Gemeente Breda
Raadsvoorstel Registratienr: 43187]
In een tweede fase wordt daadwerkelijk inhoud gegeven aan een museaal concept met annexen
(huisvesting, organisatie, financiën).
Ten behoeve van de eerste fase is in november 2014 een onafhankelijk deskundige aangetrokken in de
persoon van de heer dr Ton Wagemakers. De heer Wagemakers beschikt over een ruime expertise en
ervaring op het gebied van vormgeving en organisatie van musea en van complexe museale
herstructureringsopgaven. Hij heeft o.a. leiding gegeven aan de herstructurering van het
Openluchtmuseum en van het Textielmuseum in Tilburg. Daarnaast geldt hij als een autoriteit, zowel op
het gebied van erfgoed als van design.
In december 2014 is de opdracht verstrekt voor de eerste fase, gericht op verkenning van de opgave en
gemeenschappelijke uitgangspunten rond proces en inhoud,
In december 2014 en januari 2015 zijn verkennende gesprekken gevoerd met de besturen, met de
collectie eigenaren, met de Vrienden van Breda's Museum en met interim management en personeel van
Breda's Museum. De resultaten van deze gesprekken zijn verwerkt in het voorliggende Startdocument.
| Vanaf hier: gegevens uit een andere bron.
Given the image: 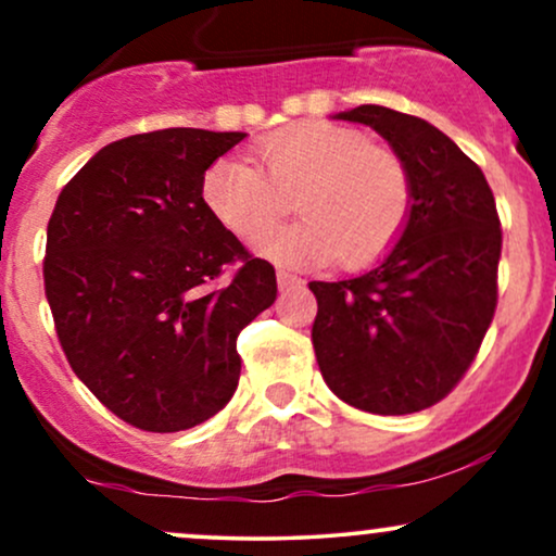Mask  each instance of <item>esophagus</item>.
Masks as SVG:
<instances>
[{"label": "esophagus", "mask_w": 556, "mask_h": 556, "mask_svg": "<svg viewBox=\"0 0 556 556\" xmlns=\"http://www.w3.org/2000/svg\"><path fill=\"white\" fill-rule=\"evenodd\" d=\"M277 285H279V290H292V287L303 285V279H300L298 274H290V271L279 269L277 271Z\"/></svg>", "instance_id": "1"}]
</instances>
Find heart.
<instances>
[{
  "label": "heart",
  "mask_w": 556,
  "mask_h": 556,
  "mask_svg": "<svg viewBox=\"0 0 556 556\" xmlns=\"http://www.w3.org/2000/svg\"><path fill=\"white\" fill-rule=\"evenodd\" d=\"M264 169L248 159H219L203 175V201L240 240H256L296 195L306 216L298 226L266 231L264 256L285 264L344 266L379 258L410 216L413 185L394 151L368 143L353 127L303 123L258 146Z\"/></svg>",
  "instance_id": "b5f03b06"
}]
</instances>
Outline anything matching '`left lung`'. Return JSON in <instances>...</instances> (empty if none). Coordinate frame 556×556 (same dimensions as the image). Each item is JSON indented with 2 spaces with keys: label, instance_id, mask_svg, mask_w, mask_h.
Masks as SVG:
<instances>
[{
  "label": "left lung",
  "instance_id": "1",
  "mask_svg": "<svg viewBox=\"0 0 556 556\" xmlns=\"http://www.w3.org/2000/svg\"><path fill=\"white\" fill-rule=\"evenodd\" d=\"M379 132L405 162L410 216L368 271L311 282L324 381L376 416H407L452 392L496 308L502 229L478 164L426 119L379 104L334 114Z\"/></svg>",
  "mask_w": 556,
  "mask_h": 556
}]
</instances>
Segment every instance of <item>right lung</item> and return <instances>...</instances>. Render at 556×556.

Een gedeelde borging van afspraken is van groot belang voor een voorspoedig proces. De planning is
gegeven de complexiteit van de opgave ambitieus voor alle betrokken partijen, maar nodig gezien de
noodzaak van een richtinggevend perspectief op de korte termijn voor Breda's Museum.
Afwegingen
Uit het rapport van Van Laarhoven is gebleken dat Breda toe is aan een instelling die op een eigentijdse
en samenhangende wijze inhoud geeft aan erfgoed en beeldcultuur, met respect voor het bestaande. Het
draagvlak om hier op een oorspronkelijke wijze, gericht op een groter publieksbereik, verder inhoud aan te
geven is groot. Betrokkenen en de stad zijn toe aan een voortvarend proces, met een aansprekend en
gedeeld resultaat binnen afzienbare termijn. De gemeente is zich bewust van de positie van MOTI in
relatie tot het uitgevoerde onderzoek en benadrukt de noodzaak om het vervolg in te gaan op basis van
gelijkwaardigheid. Een dergelijk proces heeft een zorgvuldige begeleiding nodig, met een kwaliteit die niet
binnen de gemeente voorhanden is. Vandaar de aanwezigheid van de heer Ton Wagemakers, met een
ruime expertise en ervaring in relatie tot de voorliggende uitdaging. De heer Wagemakers heeft vanuit een
onafhankelijke positie inhoud gegeven aan voorliggend startdocument als inhoudelijke en procesmatige
basis voor een vervolg.
In het startdocument is tevens voorzien in een versterking van de delegatie namens het Breda's Museum
via een specialist rond erfgoed Brabant en een specialist in vernieuwende museale concepten rond
erfgoed. De conservator van Breda's Museum speelt daarbovenop een belangrijke ondersteunende rol
waar het gaat om de kennis en perspectief van de collectie.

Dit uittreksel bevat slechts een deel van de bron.